Culture

Native American students display resilience of heritage

The line of dancers snakes around the center of the room, their rhythmic steps quick and light. Bystanders watching from their seats join in and the circle expands. The leader winds them into a tight spiral. The feathers in his headdress shaking, he lets out one final sound. ‘Nyweh,’ he sings and the dancers break off and scatter back to their seats.

‘Nyweh means thank you,’ said Corinne Abrams, a senior public health major. ‘We thank our Creator that we’re healthy enough to dance, that we can all be here.’

Abrams, a member of the Native American Students at SU, joined in on the group’s social dance inside Room 201 of Goldstein Student Center. Yesterday marked Columbus Day, officially recognized as a federal holiday in United States since 1937. But the group celebrated a different kind of day.

Several members gathered on the Quad. They taped off the area to declare it as Onondaga land. The group surrounded themselves with poles connected by one continuous sticker bearing the purple Hiawatha belt, the official emblem of the Six Nations of the Haudenosaunee, located in Central New York and Canada.

‘We’re doing this to let everyone know we’re still here. We’re not nonexistent,’ said Jessica Martin, a sophomore history education major. ‘We’re still thriving.’



Each year, the group organizes an awareness day for indigenous survival awareness on Columbus Day. In previous years, the event focused on the consequences of Columbus’ invasion — genocide, slavery and colonization, Abrams said. Over time, event has evolved to celebrating Native culture and history.

‘We definitely emphasized not letting it be about Columbus,’ said Ira Huff, a junior English and textual studies major and president of the organization. ‘We want it just to focus on us.’

In his quest to find a direct route to the Indies, Columbus stumbled onto the indigenous people of the island of Hispaniola, comprised of present day Haiti and the Dominican Republic, said Philip Arnold, associate professor of indigenous religion at SU. The cordial encounter took a hostile turn when he spotted a gold tooth in the mouth of one man.

‘He set up a tribute system where the natives would bring gold to him, and if they didn’t bring enough during his visit, he’d chop off their hand.’

Columbus set the stage for a slew of conquerors and settlers who quickly and aggressively followed in his footsteps. They spread disease and slaughtered millions of indigenous peoples. He remains, to students like Huff, an enduring icon of invasion.

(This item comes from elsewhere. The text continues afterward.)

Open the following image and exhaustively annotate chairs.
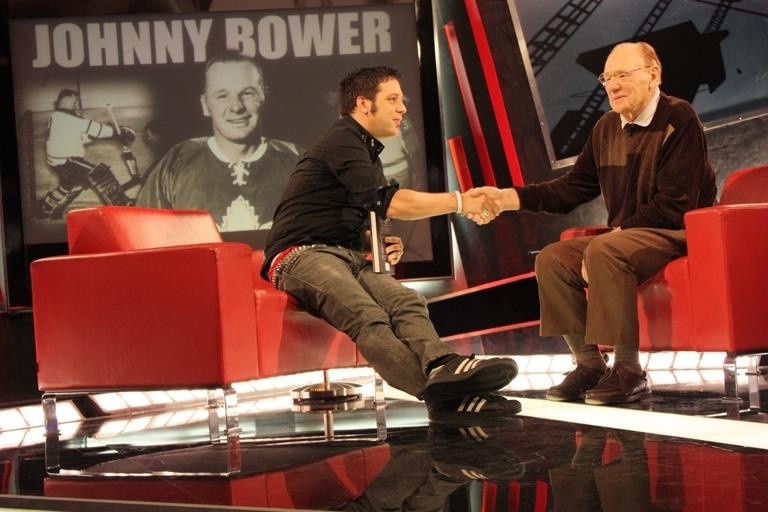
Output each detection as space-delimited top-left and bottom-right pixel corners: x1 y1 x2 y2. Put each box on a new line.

‘Nobody said he was a bad man or a horrible person or anything like that,’ said Huff, who grew up on the Tonawanda Reservation of the Seneca Nation. ‘It’s just what he stood for. He stood for what would become our losses — losing our people, our culture, our language, a part of ourselves.’

For Huff, setting up on the Quad helps make the presence of the Native American Students at SU more visible on campus, shattering the mythic veneer of Columbus’ legacies by openly celebrating their peoples’ continued existence.

This year, the group arranged for the Haudenosaunee Dancers and Singers, a dance troupe comprised of members from the Six Nations, to lead the social dance.

Seated toward the back of the room, juniors Victoria Pruitt and Melia Robinson watched the group launch into the next dance.

‘This is really spiritual for them,’ said Pruitt, a magazine journalism major. ‘I wish I had something like that.’

In single file, the dancers take measured strides toward the center of the room, matching the steady heartbeat of the drum. The drumbeats grow faster and louder and the dancers glide around the room.

‘The dancing is a very meaningful custom for them and a way that they’re tied to their culture. It’s really beautiful to watch,’ said Robinson, a magazine journalism and information management technology major. ‘I hope that in future years, people will be more curious like us.’